Pages

Senin, 20 Desember 2010

MENDIDIK ANAK DENGAN CINTA

0 komentar
 
“Didiklah anak-anakmu secara benar, sebab engkau akan ditanya bagaimana engkau mendidik dan mengajar mereka” (Ibnu Umar RA)

Pendahuluan
Menjadi orang tua bisa berarti bertambah tanggung jawab dan juga berarti bertambah peluang untuk bahagia. Sebab kehadiran seorang anak membuka kesempatan untuk lebih bahagia di dunia dan insyallah bahagia juga di akhirat jika anak-anak yang merupakan karunia dan sekaligus amanah dari Allah ini mampu diantarkan oleh para orang tua untuk menjadi manusia ‘harapan Allah’. Manusia yang memahami tujuan Allah menciptakannya, yaitu untuk mereliasaikan tugas pengabdian kepada-Nya dan juga tugas untuk mengemban amanah sebagai khalifah Allah di muka bumi.
Mengantarkan anak-anak menuju tujuan yang besar ini tentunya membutuhkan persiapan dari para orang tua, baik dari segi jasmani (jasadiyyah), rohani (maknawiyyah), dan juga wawasan pengetahuan (fikriyyah). Persiapan jasadiyyah dalam pengertian bahwa orang tua hendaknya memperhatikan segala sesuatu yang berhubungan dengan kebutuhan dan kesehatan fisik, agar kelak lahir anak-anak yang kuat dan sehat raganya. Persiapan maknawiyyah diperlukan agar orang tua tidak gamang dalam melaksanakan tugasnya sebagai orang tua. Dan persiapan fikriyah adalah seperangkat informasi yang bersifat teoritis maupun praktis tentang panduan atau pedoman pendidikan anak-anak yang sesuai dengan arahan dari Allah dan Rasul-Nya.
Dengan demikian mencetak anak menjadi manusia ‘harapan Allah’ adalah tanggung jawab pertama orang tua. Tanggung jawab ini mungkin saja dapat didelegasikan kepada lembaga-lembaga pendidikan formal yang ada, namun sesungguhnya itu tidak menghilangkan tanggung jawab orang tua. Salah jika orang tua yang berpikir telah selesai melaksanakan kewajiban mendidik anak, hanya dengan menitipkan anak-anak mereka di sebuah lembaga pendidikan yang dianggap baik dan bermutu (yang biasanya berbiaya mahal). Sebab Rasulallah Saw. membebankan tanggung jawab pendidikan anak itu sepenuhnya di pundak orang tua. Seoarang anak akan menjadi apa dan bagaimana, sesungguhnya sangat tergantung dari pola asuh dan arahan-arahan orang tua yang diterimanya semenjak kecil.

◆ **Soal untuk Dikerjakan**
a) Dalam satu sampai tiga kalimat, jelaskan mengapa teks dokumen menganggap salah orang tua yang merasa kewajiban mendidik anak sudah selesai hanya dengan menitipkan anak di lembaga pendidikan yang dianggap baik dan bermutu.
b) Sebutkan semua jenis persiapan orang tua yang disebut dalam teks dokumen untuk mengantarkan anak menuju tujuan yang besar, lengkap dengan istilah Arab yang menyertainya.

◆ **Bahan yang Tersedia**
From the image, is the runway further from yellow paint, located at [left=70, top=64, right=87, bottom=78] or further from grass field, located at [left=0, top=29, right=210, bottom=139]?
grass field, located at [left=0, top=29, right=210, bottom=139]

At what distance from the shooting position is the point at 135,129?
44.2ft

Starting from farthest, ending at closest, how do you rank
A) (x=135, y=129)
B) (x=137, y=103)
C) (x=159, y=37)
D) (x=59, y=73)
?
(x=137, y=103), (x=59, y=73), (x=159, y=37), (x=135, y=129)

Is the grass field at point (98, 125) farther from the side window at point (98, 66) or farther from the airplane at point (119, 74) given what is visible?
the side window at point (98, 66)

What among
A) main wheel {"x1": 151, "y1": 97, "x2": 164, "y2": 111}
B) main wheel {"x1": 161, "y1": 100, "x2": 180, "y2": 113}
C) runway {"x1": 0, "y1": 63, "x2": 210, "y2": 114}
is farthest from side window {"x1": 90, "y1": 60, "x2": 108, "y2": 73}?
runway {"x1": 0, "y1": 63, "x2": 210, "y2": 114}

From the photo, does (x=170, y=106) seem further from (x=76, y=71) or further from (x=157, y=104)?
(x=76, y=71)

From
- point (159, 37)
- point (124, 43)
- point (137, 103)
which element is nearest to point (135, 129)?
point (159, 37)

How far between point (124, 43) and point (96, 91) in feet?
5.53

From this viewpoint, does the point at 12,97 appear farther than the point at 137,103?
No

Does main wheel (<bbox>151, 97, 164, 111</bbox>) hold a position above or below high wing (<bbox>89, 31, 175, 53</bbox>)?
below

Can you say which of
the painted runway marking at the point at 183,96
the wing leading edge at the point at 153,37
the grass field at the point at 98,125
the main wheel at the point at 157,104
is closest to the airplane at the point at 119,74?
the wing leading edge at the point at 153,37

...

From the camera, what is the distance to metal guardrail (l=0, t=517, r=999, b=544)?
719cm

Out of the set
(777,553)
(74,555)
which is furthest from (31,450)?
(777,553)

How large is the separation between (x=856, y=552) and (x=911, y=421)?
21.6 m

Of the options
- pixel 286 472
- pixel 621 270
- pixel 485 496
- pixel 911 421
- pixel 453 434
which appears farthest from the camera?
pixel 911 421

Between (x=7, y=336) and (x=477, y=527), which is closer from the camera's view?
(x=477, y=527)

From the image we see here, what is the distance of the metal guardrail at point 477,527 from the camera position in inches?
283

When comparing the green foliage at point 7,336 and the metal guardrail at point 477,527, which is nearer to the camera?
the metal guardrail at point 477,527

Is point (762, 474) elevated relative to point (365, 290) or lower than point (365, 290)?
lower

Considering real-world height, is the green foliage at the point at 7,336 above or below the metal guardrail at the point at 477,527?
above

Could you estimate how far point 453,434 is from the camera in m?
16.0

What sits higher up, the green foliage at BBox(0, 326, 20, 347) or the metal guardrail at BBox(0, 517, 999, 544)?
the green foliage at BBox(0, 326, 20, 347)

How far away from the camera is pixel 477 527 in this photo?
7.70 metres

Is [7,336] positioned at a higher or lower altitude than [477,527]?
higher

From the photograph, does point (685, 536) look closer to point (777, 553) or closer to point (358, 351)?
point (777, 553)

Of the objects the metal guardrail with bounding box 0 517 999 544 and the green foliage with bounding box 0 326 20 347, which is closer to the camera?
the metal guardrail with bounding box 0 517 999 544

◆ **Pembahasan Soal**
a) Hal itu salah karena Rasulallah Saw. membebankan tanggung jawab pendidikan anak sepenuhnya di pundak orang tua. Tanggung jawab itu boleh didelegasikan kepada lembaga pendidikan formal, tetapi tidak hilang dari orang tua. Selain itu, akan menjadi apa dan bagaimana seorang anak sangat tergantung pada pola asuh dan arahan orang tua yang diterimanya sejak kecil.

b)
- Jasmani (jasadiyyah)
- Rohani (maknawiyyah)
- Wawasan pengetahuan (fikriyyah)